Tasks to complete ->
1. Answer these questions using the blog post about the Visayas below, one answer per line and marked the same way:
(a) Which large island lies in the north of the Philippines, and which lies in the south?
(b) What name did the Spaniards first give to their capital at Cebu?
(c) Which language was made the national one?
2. Extend the blog post about the Visayas below by writing the passage that follows its final sentence.

Saturday, March 24, 2012

Filipino Thoughts

The Philippines is divided into three main regions: the large islands of Luzon and Mindanao in the north and south respectively, and the cluster of islands in between that is known as the Visayas. It was to the Visayas that the first Europeans came. It is here that the Spaniards first converted the locals to Catholicism, here that they founded their first capital at Cebu (although at the time, in true Catholic fashion, they called it Villa del Santísimo Nombre de Jesús, until they realised that they were spending half their time writing the name on official documents). That the Visayas was the epicentre of Spanish colonialism in the Philippines is evident from the local place names: Toledo, Compostela, Sevilla, Santander, Cadiz and Valladolid all named after great medieval Spanish cities. However political and economic power has long since moved to Manila, with the local Manila language of Tagalog being imposed as the national one despite the fact that more people speak Cebuano and Visaya, a fact which still rankles amongst the locals.

Data section ->

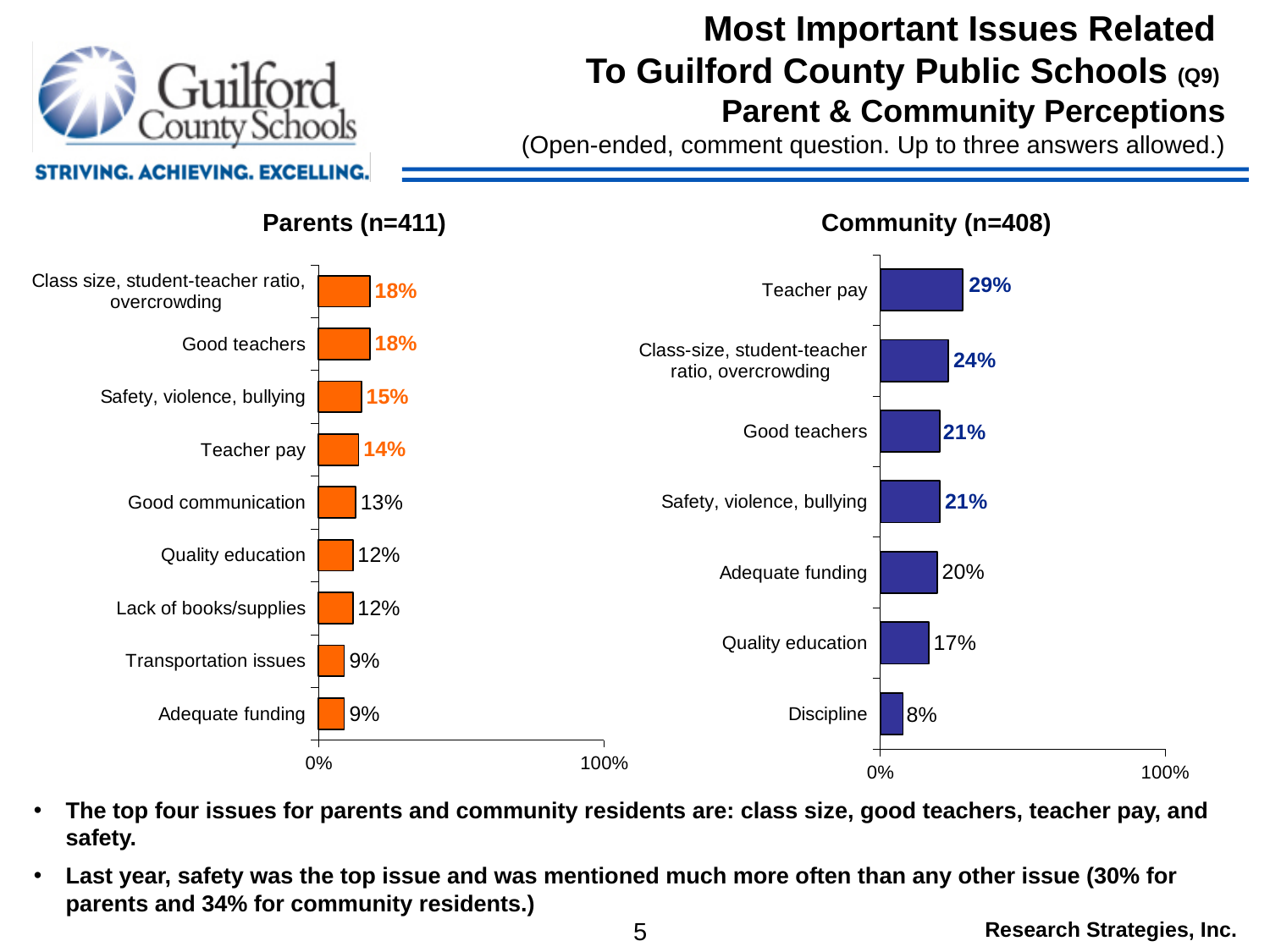
In the Parents (n=411) chart, what is the difference between Good teachers and Teacher pay? 4% What type of chart is the Community (n=408) chart? Bar chart In the Community (n=408) chart, which category has the lowest value? Discipline In the Community (n=408) chart, which category has the highest value? Teacher pay In the Parents (n=411) chart, which is larger: Good communication or Quality education? Good communication How many categories are shown in the Parents (n=411) chart? 9 In the Community (n=408) chart, what is the difference between Teacher pay and Discipline? 21% In the Parents (n=411) chart, what percentage is shown for Transportation issues? 9% In the Community (n=408) chart, what percentage is shown for Teacher pay? 29% How many categories are shown in the Community (n=408) chart? 7 In the Parents (n=411) chart, what percentage is shown for Safety, violence, bullying? 15% In the Community (n=408) chart, which is larger: Adequate funding or Quality education? Adequate funding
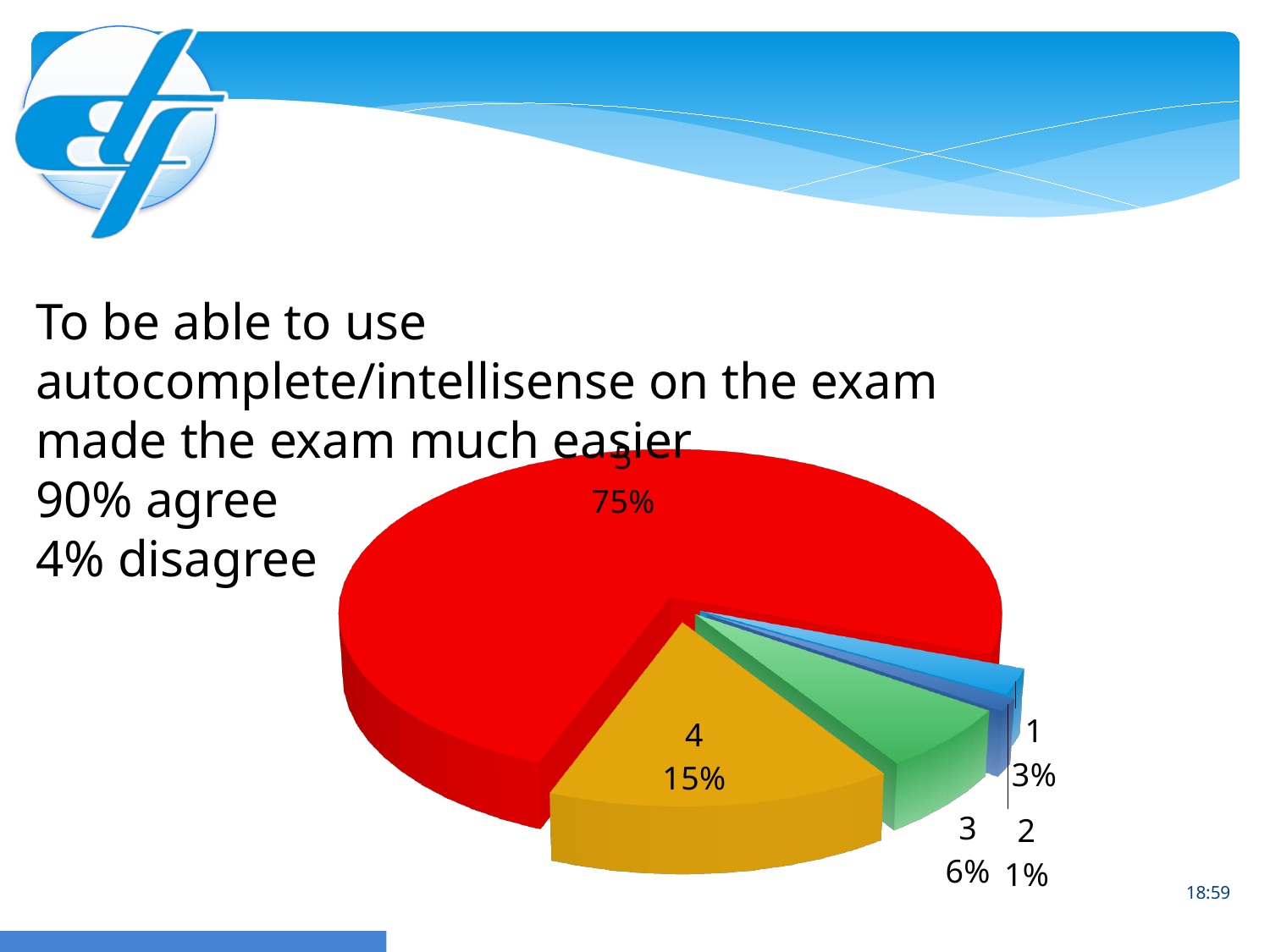
What percentage is shown for category 4 in the pie chart? 15% What percentage is shown for category 3 in the pie chart? 6% Which category has the smallest slice of the pie chart? 2 Which has a larger share, category 3 or category 1? 3 What percentage is shown for category 1 in the pie chart? 3% What percentage is shown for category 2 in the pie chart? 1% What colour is the slice for category 4? yellow Which category has the largest slice of the pie chart? 5 What percentage is shown for category 5 in the pie chart? 75% What type of chart is shown on the slide? pie chart How many slices does the pie chart have? 5 What is the difference in percentage points between category 5 and category 4? 60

Expected results ->
1.
(a) Luzon lies in the north and Mindanao in the south.
(b) Villa del Santísimo Nombre de Jesús.
(c) Tagalog.

2.
The Baroque church of Miag-ao is the best example of the merging of Spanish and local architectural influences. The main relief shows Saint Christopher walking through a landscape of papaya trees and coconuts.

Although not the first European to visit the Philippine archipelago, the most famous was, of course, Ferdinand Magellan, who, as we all know, was the first man to circumnavigate the globe ... except he didn't. No, he liked the Philippines so much that he decided to stay. Except that's not true either. In a gross error of misjudgement Magellan decided to teach the upstart local chieftain Lapu Lapu the folly of not accepting the suzerainty of the king of Spain. With only 50 men he went to teach Lapu Lapu a lesson in European weapons technology, but even the fancy Spanish crossbows and armour couldn't cope with 1500 natives armed with sharpened bamboo sticks. Most of the crew managed to escape, but Ferdinand was cut down on the beach at Mactan and never made it back home.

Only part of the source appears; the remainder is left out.